The thesholds are stored in `thresholds.json`.

### Use with ONNXRuntime

The input to the model is called `logits`, and there is one output per label. Each output produces a 2d array, with 1 row per input row, and each row having 2 columns - the first being a proba output for the negative case, and the second being a proba output for the positive case.

```python
# Assuming you have embeddings from all-MiniLM-L12-v2 for the input sentences
# E.g. produced from sentence-transformers such as:
#      huggingface.co/sentence-transformers/all-MiniLM-L12-v2
#      or from an ONNX version E.g. huggingface.co/Xenova/all-MiniLM-L12-v2

print(embeddings.shape)  # E.g. a batch of 1 sentence
> (1, 384)

import onnxruntime as ort

sess = ort.InferenceSession("path_to_model_dot_onnx", providers=['CPUExecutionProvider'])

outputs = [o.name for o in sess.get_outputs()]  # list of labels, in the order of the outputs
preds_onnx = sess.run(_outputs, {'logits': embeddings})
# preds_onnx is a list with 28 entries, one per label,
# each with a numpy array of shape (1, 2) given the input was a batch of 1

print(outputs[0])
> surprise
print(preds_onnx[0])
> array([[0.97136074, 0.02863926]], dtype=float32)

# load thresholds.json and use that (per label) to convert the positive case score to a binary prediction 
```

### Commentary on the dataset

Some labels (E.g. gratitude) when considered independently perform very strongly, whilst others (E.g. relief) perform very poorly.

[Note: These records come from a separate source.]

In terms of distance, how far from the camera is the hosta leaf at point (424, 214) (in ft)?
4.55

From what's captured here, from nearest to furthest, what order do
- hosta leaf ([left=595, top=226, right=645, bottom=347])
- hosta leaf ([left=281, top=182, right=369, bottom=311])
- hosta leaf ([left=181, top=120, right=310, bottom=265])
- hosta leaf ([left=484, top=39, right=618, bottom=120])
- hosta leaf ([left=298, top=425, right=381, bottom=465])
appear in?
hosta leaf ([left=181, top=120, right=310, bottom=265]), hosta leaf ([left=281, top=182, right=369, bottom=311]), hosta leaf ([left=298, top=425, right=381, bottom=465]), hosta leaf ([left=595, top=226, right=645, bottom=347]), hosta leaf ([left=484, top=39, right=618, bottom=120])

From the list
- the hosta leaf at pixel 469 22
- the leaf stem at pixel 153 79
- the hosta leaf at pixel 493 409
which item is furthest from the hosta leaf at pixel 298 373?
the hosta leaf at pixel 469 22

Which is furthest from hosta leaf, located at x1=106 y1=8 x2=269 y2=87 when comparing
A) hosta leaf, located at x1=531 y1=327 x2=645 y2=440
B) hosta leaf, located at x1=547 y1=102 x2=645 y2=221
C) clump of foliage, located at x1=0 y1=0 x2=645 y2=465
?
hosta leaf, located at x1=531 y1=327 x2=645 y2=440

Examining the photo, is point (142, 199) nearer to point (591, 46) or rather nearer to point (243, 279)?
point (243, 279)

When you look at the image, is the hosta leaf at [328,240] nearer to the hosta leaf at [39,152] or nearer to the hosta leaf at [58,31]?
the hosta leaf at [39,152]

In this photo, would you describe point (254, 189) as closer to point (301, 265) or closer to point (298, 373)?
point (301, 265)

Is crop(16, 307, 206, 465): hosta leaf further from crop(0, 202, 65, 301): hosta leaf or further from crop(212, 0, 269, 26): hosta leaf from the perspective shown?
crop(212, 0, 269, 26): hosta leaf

This is a challenging dataset. Labels such as relief do have much fewer examples in the training data (less than 100 out of the 40k+, and only 11 in the test split).

But there is also some ambiguity and/or labelling errors visible in the training data of go_emotions that is suspected to constrain the performance. Data cleaning on the dataset to reduce some of the mistakes, ambiguity, conflicts and duplication in the labelling would produce a higher performing model.